» EXERCISE
Copy out the entries exactly, and wherever a picture appears, leave it out.

===

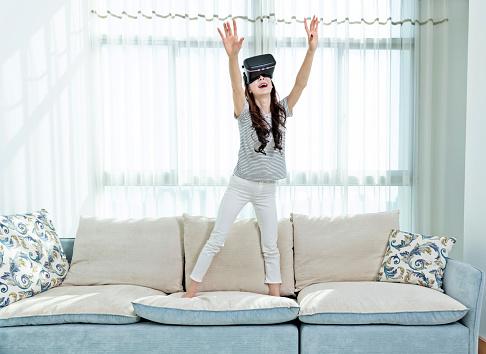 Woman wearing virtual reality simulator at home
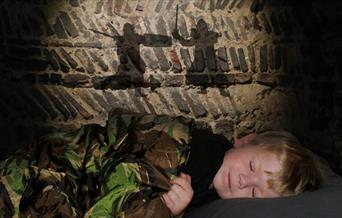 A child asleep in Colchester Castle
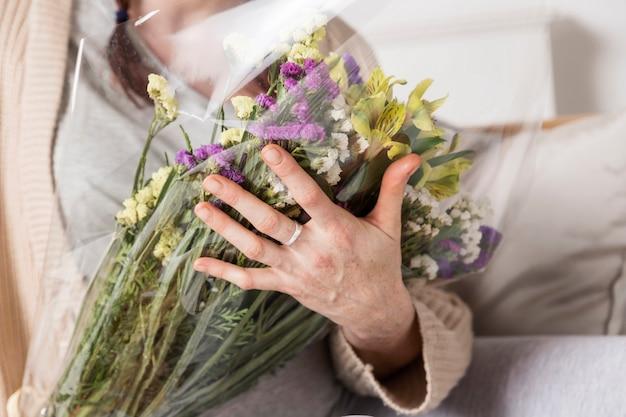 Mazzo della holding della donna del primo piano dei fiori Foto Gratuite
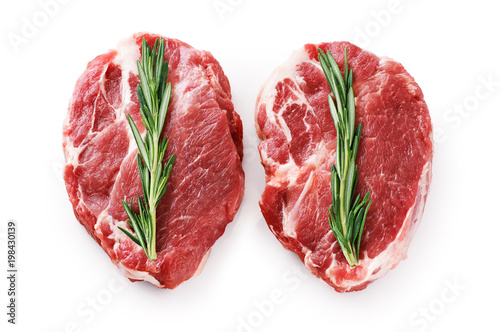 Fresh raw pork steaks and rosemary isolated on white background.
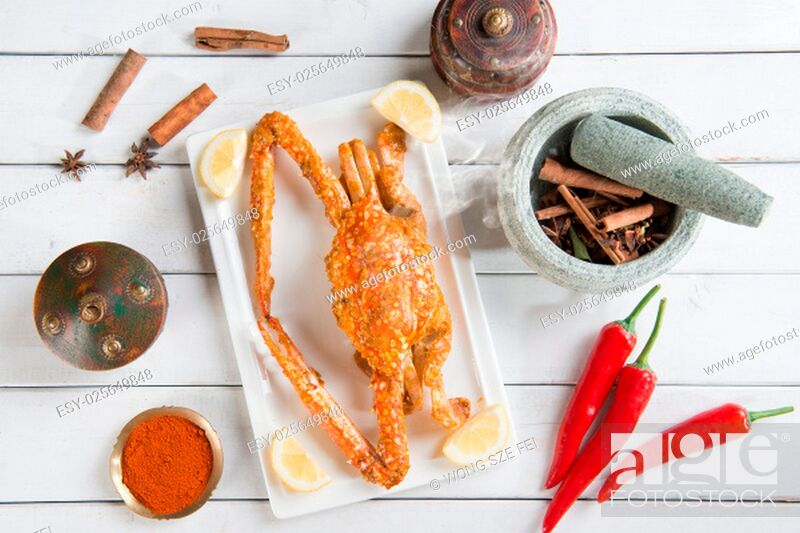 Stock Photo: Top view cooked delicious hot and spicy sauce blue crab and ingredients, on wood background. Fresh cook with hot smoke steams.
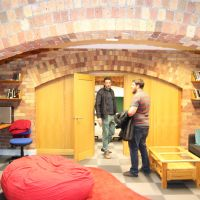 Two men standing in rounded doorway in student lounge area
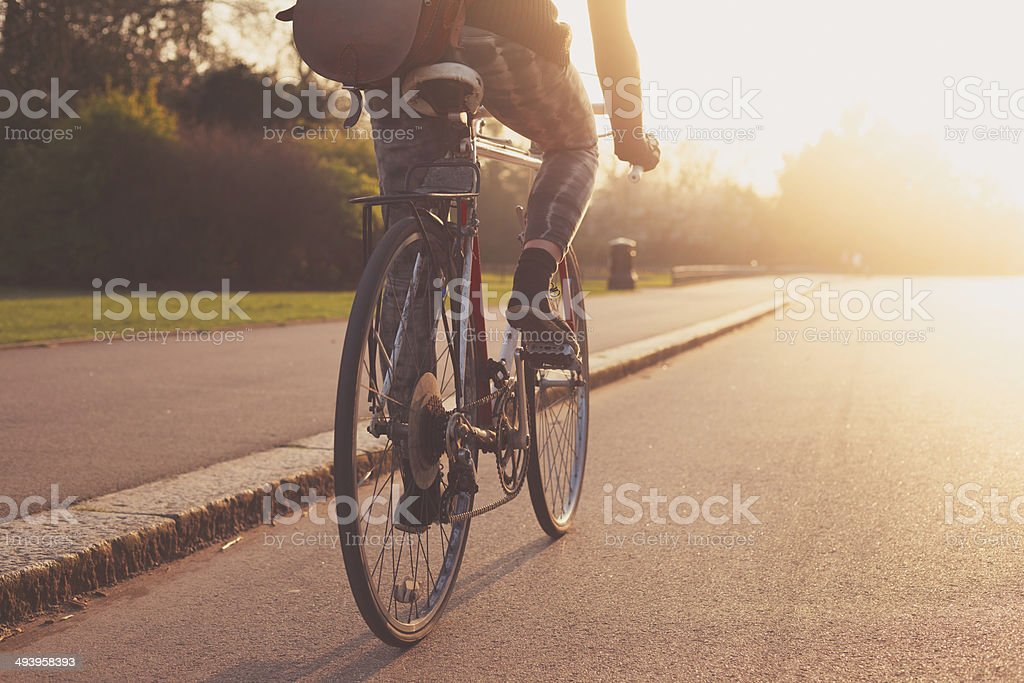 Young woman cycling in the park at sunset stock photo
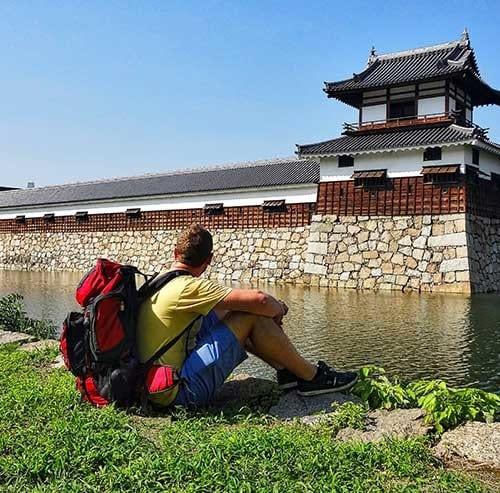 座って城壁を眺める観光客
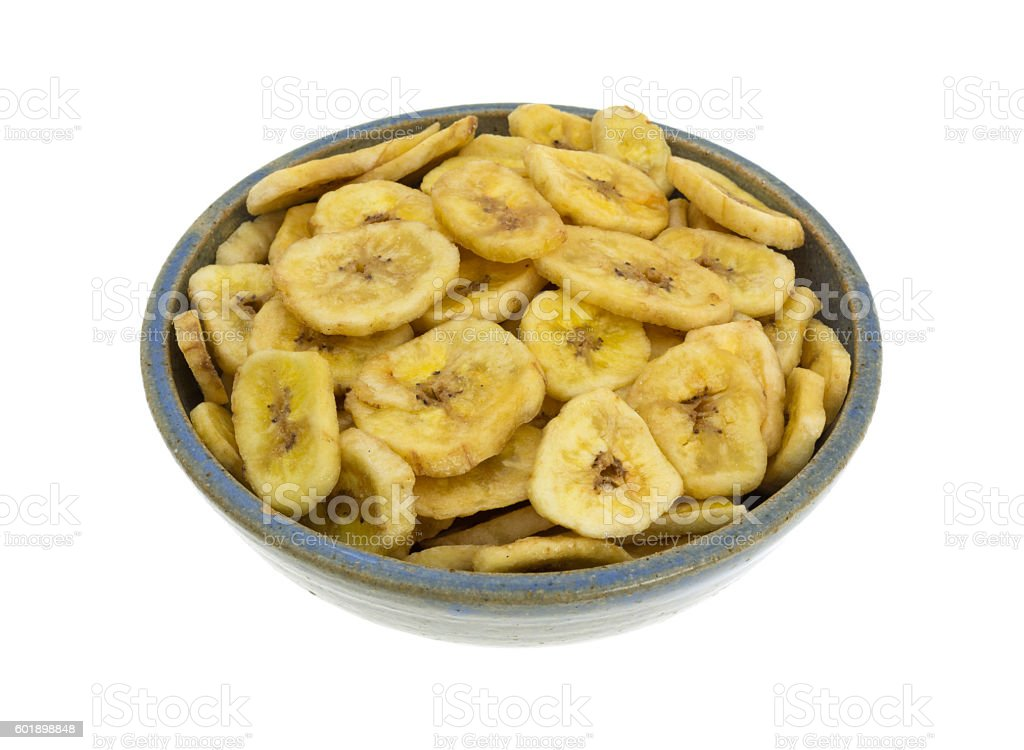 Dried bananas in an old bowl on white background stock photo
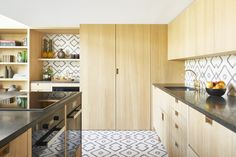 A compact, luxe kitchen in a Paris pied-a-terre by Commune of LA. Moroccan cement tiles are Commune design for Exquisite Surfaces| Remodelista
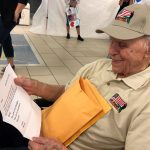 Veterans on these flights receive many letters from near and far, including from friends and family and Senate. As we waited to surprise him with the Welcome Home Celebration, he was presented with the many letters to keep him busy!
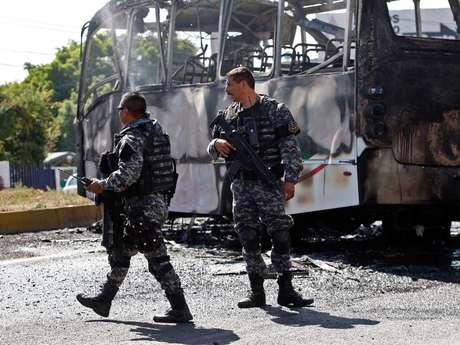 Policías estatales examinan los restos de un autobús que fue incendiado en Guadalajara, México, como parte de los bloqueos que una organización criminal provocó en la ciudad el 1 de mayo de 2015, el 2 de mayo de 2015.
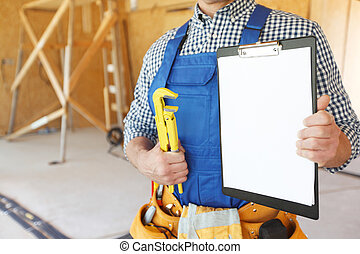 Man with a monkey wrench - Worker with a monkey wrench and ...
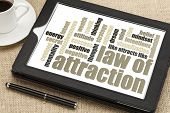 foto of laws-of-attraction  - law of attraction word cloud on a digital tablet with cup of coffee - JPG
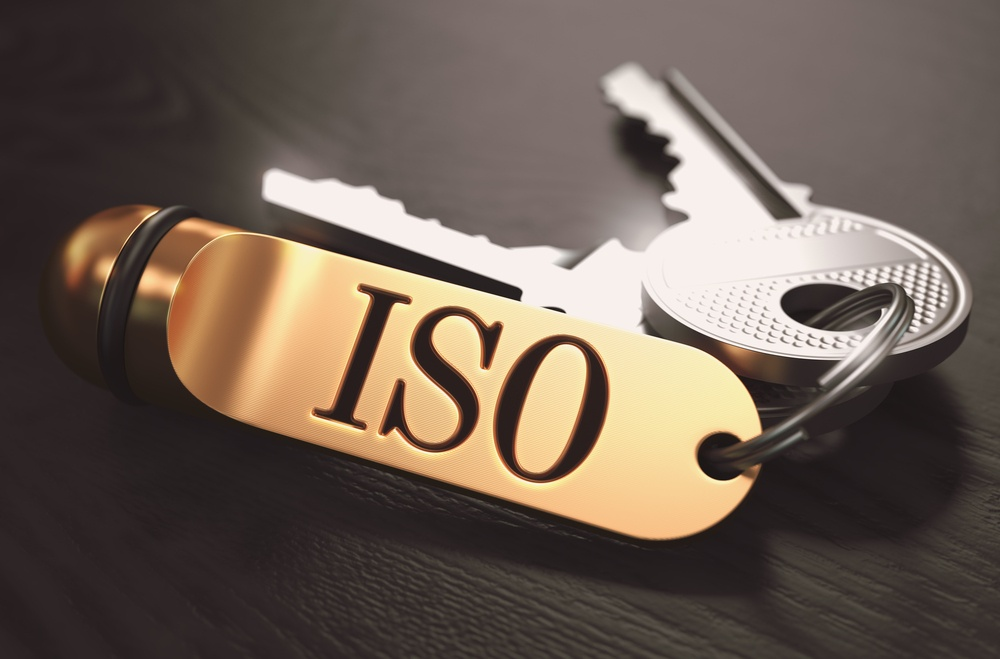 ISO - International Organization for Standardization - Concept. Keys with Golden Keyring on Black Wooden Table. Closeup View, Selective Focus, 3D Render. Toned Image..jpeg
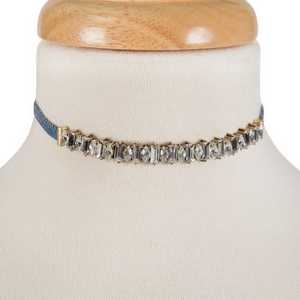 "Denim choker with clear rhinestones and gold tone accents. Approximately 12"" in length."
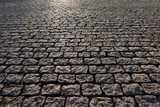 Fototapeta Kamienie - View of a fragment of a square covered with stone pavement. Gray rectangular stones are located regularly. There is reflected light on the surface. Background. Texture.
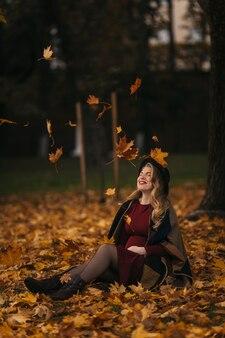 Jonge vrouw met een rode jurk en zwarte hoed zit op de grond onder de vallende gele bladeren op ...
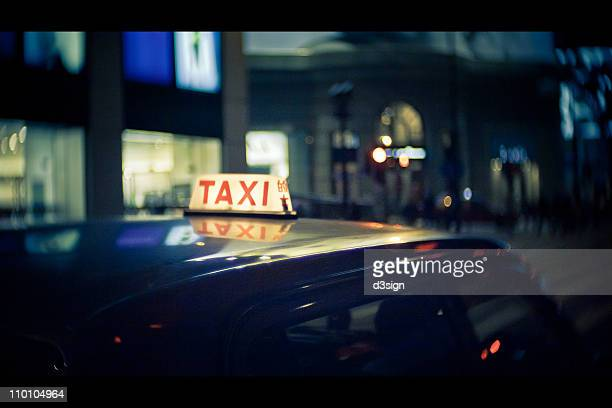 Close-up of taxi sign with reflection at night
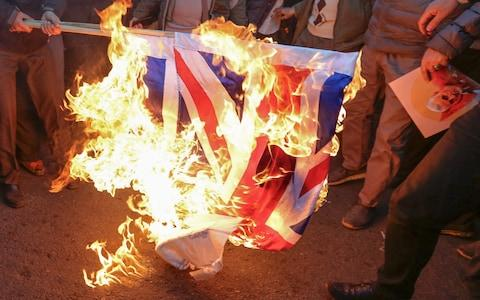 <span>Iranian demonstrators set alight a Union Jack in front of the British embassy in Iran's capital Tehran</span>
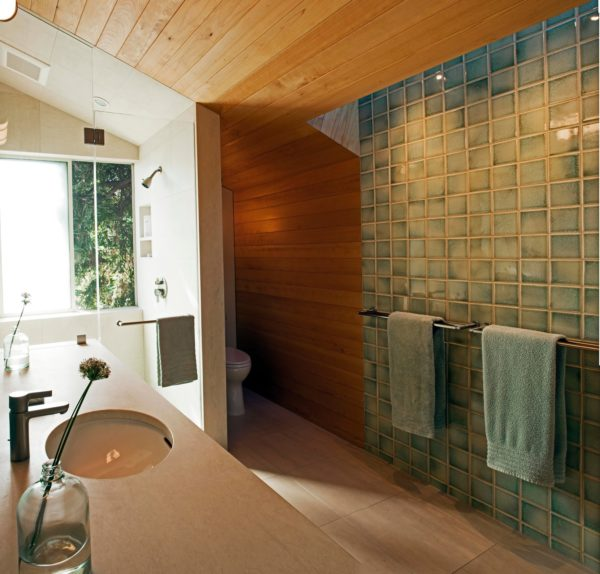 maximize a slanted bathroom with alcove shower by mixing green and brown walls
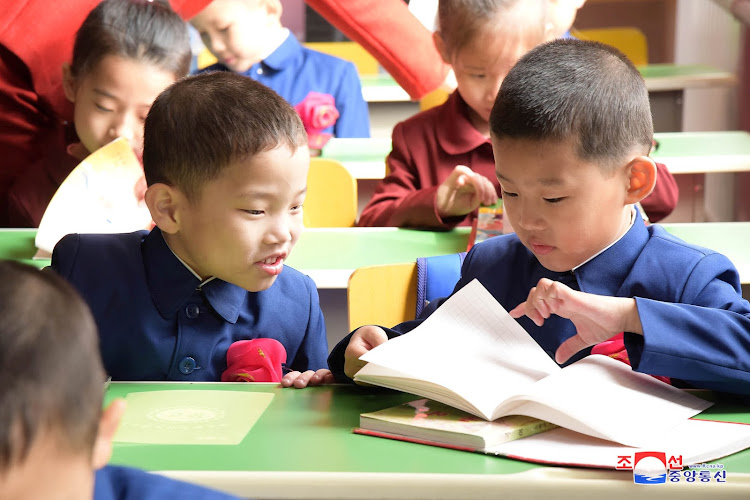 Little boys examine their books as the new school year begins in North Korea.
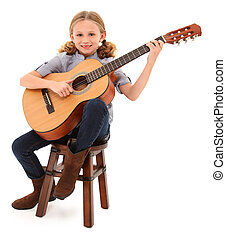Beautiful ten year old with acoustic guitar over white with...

===

» RESPONSE
 Woman wearing virtual reality simulator at home
 A child asleep in Colchester Castle
 Mazzo della holding della donna del primo piano dei fiori Foto Gratuite
 Fresh raw pork steaks and rosemary isolated on white background.
 Stock Photo: Top view cooked delicious hot and spicy sauce blue crab and ingredients, on wood background. Fresh cook with hot smoke steams.
 Two men standing in rounded doorway in student lounge area
 Young woman cycling in the park at sunset stock photo
 座って城壁を眺める観光客
 Dried bananas in an old bowl on white background stock photo
 A compact, luxe kitchen in a Paris pied-a-terre by Commune of LA. Moroccan cement tiles are Commune design for Exquisite Surfaces| Remodelista
 Veterans on these flights receive many letters from near and far, including from friends and family and Senate. As we waited to surprise him with the Welcome Home Celebration, he was presented with the many letters to keep him busy!
 Policías estatales examinan los restos de un autobús que fue incendiado en Guadalajara, México, como parte de los bloqueos que una organización criminal provocó en la ciudad el 1 de mayo de 2015, el 2 de mayo de 2015.
 Man with a monkey wrench - Worker with a monkey wrench and ...
 foto of laws-of-attraction  - law of attraction word cloud on a digital tablet with cup of coffee - JPG
 ISO - International Organization for Standardization - Concept. Keys with Golden Keyring on Black Wooden Table. Closeup View, Selective Focus, 3D Render. Toned Image..jpeg
 "Denim choker with clear rhinestones and gold tone accents. Approximately 12"" in length."
 Fototapeta Kamienie - View of a fragment of a square covered with stone pavement. Gray rectangular stones are located regularly. There is reflected light on the surface. Background. Texture.
 Jonge vrouw met een rode jurk en zwarte hoed zit op de grond onder de vallende gele bladeren op ...
 Close-up of taxi sign with reflection at night
 <span>Iranian demonstrators set alight a Union Jack in front of the British embassy in Iran's capital Tehran</span>
 maximize a slanted bathroom with alcove shower by mixing green and brown walls
 Little boys examine their books as the new school year begins in North Korea.
Beautiful ten year old with acoustic guitar over white with...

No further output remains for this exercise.